MM: Is there a conversation in Mexico about the lack of women directors in the industry, like the one currently taking place in different segments of the American film world? What has been your personal experience making films there, and do you feel a responsibility to make female-centric movies at all?

CAM: The Mexican film industry is more of an indie industry. There are also less female filmmakers but there are less filmmakers period, so the ratio in Mexico is actually way better than it is here, in my immediate experience. I know a lot of female directors in Mexico. The discussion around female directors in Hollywood comes exactly in the jump between festival filmmaking and studio filmmaking. The gap is everywhere, but it widens deeper when you get into big-budget films. In Mexico it’s a little easier because the stakes are lower, and that’s what’s scary—that when the stakes get higher the confidence is put on a man, simply for the fact that he is a man.

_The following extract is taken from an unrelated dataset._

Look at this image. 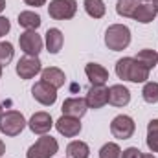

I haven’t come up against that yet. I grew up in a family and surrounded by people that never put that in my head, like that Sarah Silverman joke, “Never tell your daughter she can grow up to be whatever she wants, because if you don’t tell her it would never occur to her that she may not be able to do whatever she wants.” That’s exactly my point. No one ever told me, “Don’t worry! Being a woman will never hold you back,” so I never thought about it. When I’m surrounded by strong-willed women and feminist women who heard that all their lives, every time we come up against a wall they say, “It’s because you are girl!” I say, “Is it? Maybe?” I don’t consciously notice it, but I don’t feel like I have had that experience in a clear way, being blocked because of who I am. However, there is also a responsibility if you get the opportunities to do your best, be responsible, carry them through, and be an example of a woman that can be trusted with this very crazy responsibility that is making a movie.

The protagonists in both of my films are women, but no one ever said Reservoir Dogs was a very “male movie.” People write about what they write, and because I happen to be a women there are a lot of women in my films. Maybe that’s why. A lot of men write only about men and it’s never an issue. It’s not a conscious thing: “I’m going to write empowered women and I’m going to put them at the center of my film.” I just do. MM

Everybody Loves Somebody opened in theaters February 17, 2017, courtesy of Pantelion Films.